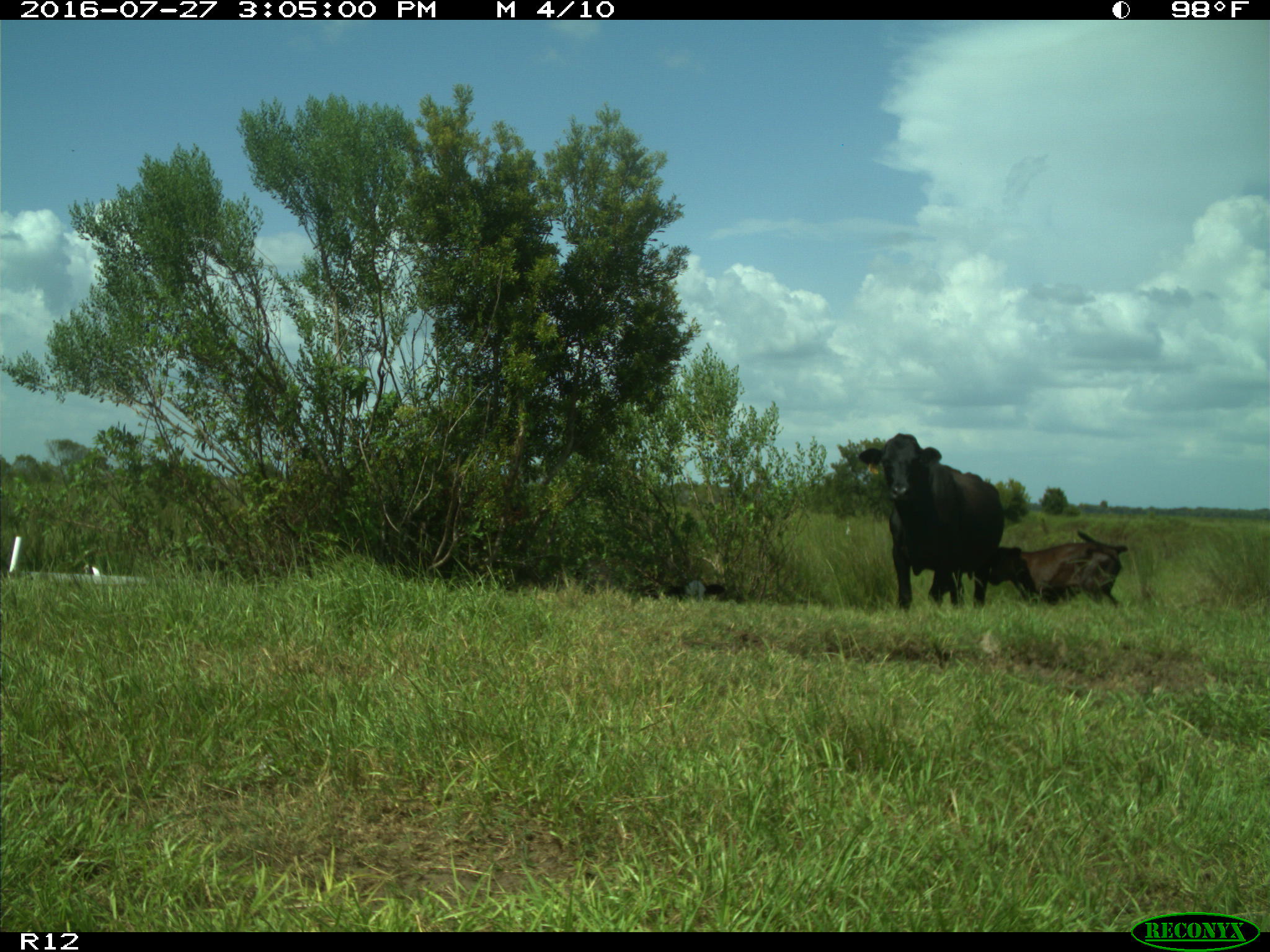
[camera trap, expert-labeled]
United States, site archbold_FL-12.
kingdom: Animalia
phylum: Chordata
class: Mammalia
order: Artiodactyla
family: Bovidae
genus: Bos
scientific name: Bos taurus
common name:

*****

Instructions for the task: Return every line shown above without changing a word, and skip the pictures.

Your solution:
[camera trap, expert-labeled]
United States, site archbold_FL-12.
kingdom: Animalia
phylum: Chordata
class: Mammalia
order: Artiodactyla
family: Bovidae
genus: Bos
scientific name: Bos taurus
common name:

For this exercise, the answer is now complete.